Dr. David F. Parkhurst is a professor in the Environmental Science Research Center of Indiana University's School of Public and Environmental Affairs. He earned his B.S. in applied mathematics at the University of Colorado in 1965, and his M.S. and Ph.D. degrees in plant ecology at the University of Wisconsin, Madison, the latter in 1970. He also studied botany at the University of Melbourne on a Fulbright fellowship in 1966, and was research scientist at the CSIRO Division of Atmospheric Physics, Aspendale, Australia (1970-1973). His research interests include the physiological ecology of plants, risk assessment for human exposures to microbes and toxic chemicals, and statistical methods for interpreting ecological and environmental data. His ecological work includes development of a mathematical model for diffusion of carbon dioxide and other gases in the interior of leaves. In risk analysis, he has investigated the use of decision trees for choosing among cleanup options at hazardous waste sites. In statistics, Prof. Parkhurst has published work on the advantages of arithmetic over geometric means for mass balance calculations, on determining mean concentrations of rare microbes (e.g., Cryptosporidium) in water supplies, and on how common uses of statistical hypothesis testing are often biased against environmental and public health protection. Dr. Parkhurst teaches graduate courses in applied mathematics, statistics, and scientific computing.

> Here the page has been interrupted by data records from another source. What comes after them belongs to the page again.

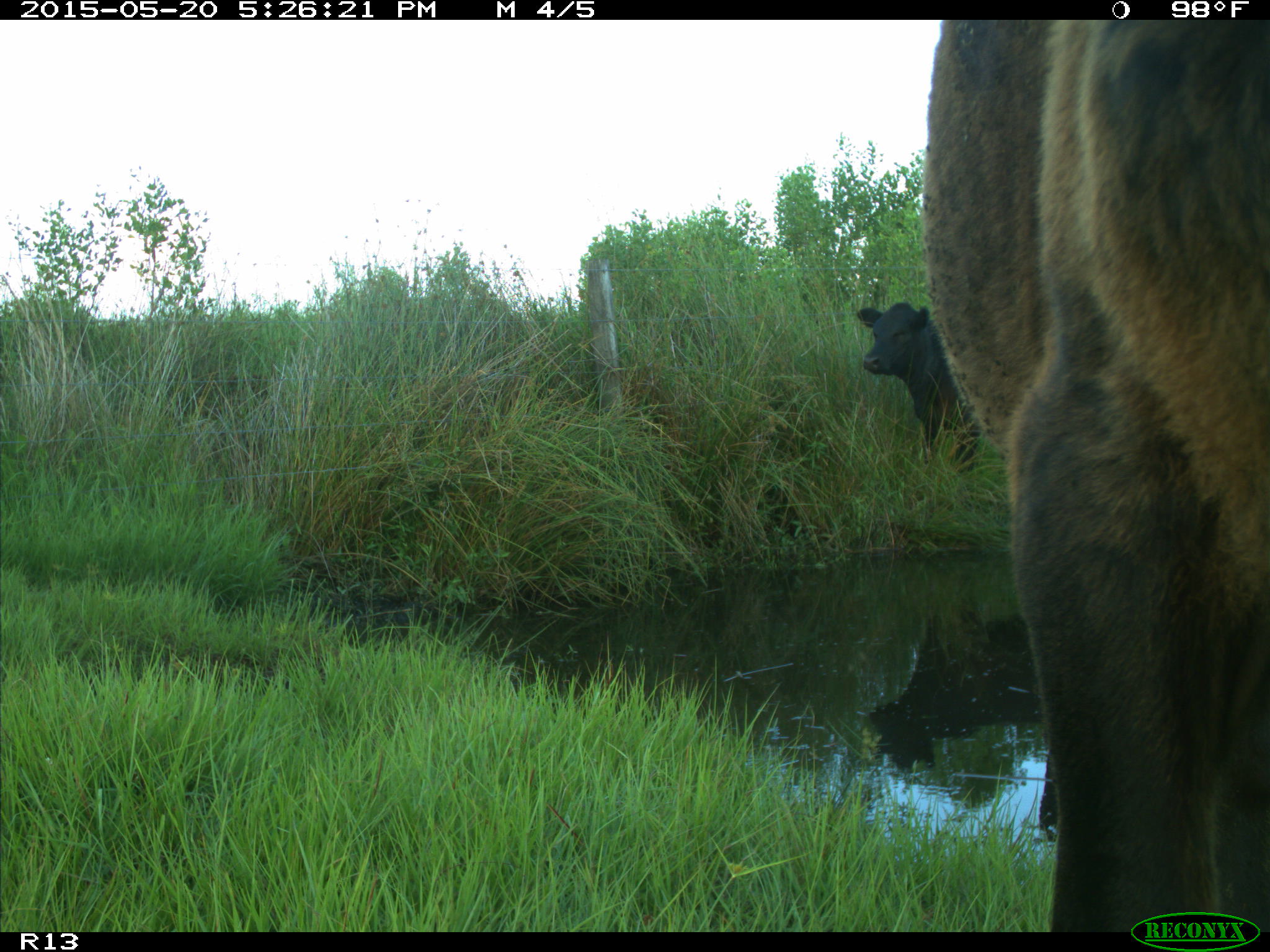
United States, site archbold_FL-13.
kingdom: Animalia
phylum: Chordata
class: Mammalia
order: Artiodactyla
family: Bovidae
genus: Bos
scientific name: Bos taurus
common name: domestic cow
Bos taurus (domestic cow).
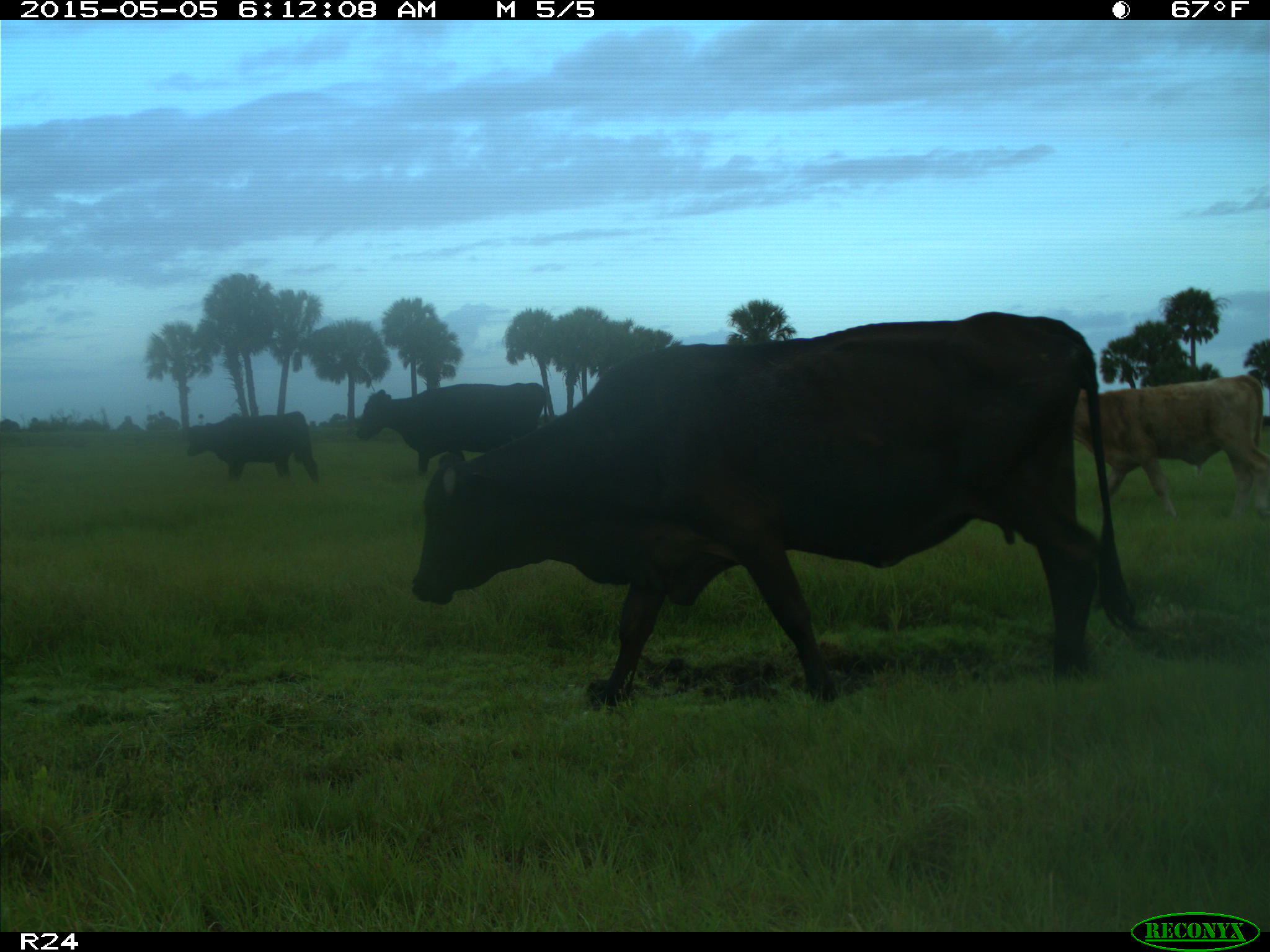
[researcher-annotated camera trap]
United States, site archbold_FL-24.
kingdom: Animalia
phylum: Chordata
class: Mammalia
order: Artiodactyla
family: Bovidae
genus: Bos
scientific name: Bos taurus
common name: domestic cow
Bos taurus (domestic cow).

In addition to his Indiana University appointment, he has held summer and sabbatical-leave appointments in the Advanced Study Program, National Center for Atmospheric Research, Boulder, CO (1976), Argonne National Laboratory, Argonne, IL (1980), Office of Research and Development, US EPA, Washington, DC (1982), Oak Ridge National Laboratory, Oak Ridge, TN (1984-1985), Australian National University, Canberra (1985), and Institute of Ecosystem Studies, Millbrook, NY (1990-1991), and New York City Department of Environmental Protection (1993-1995).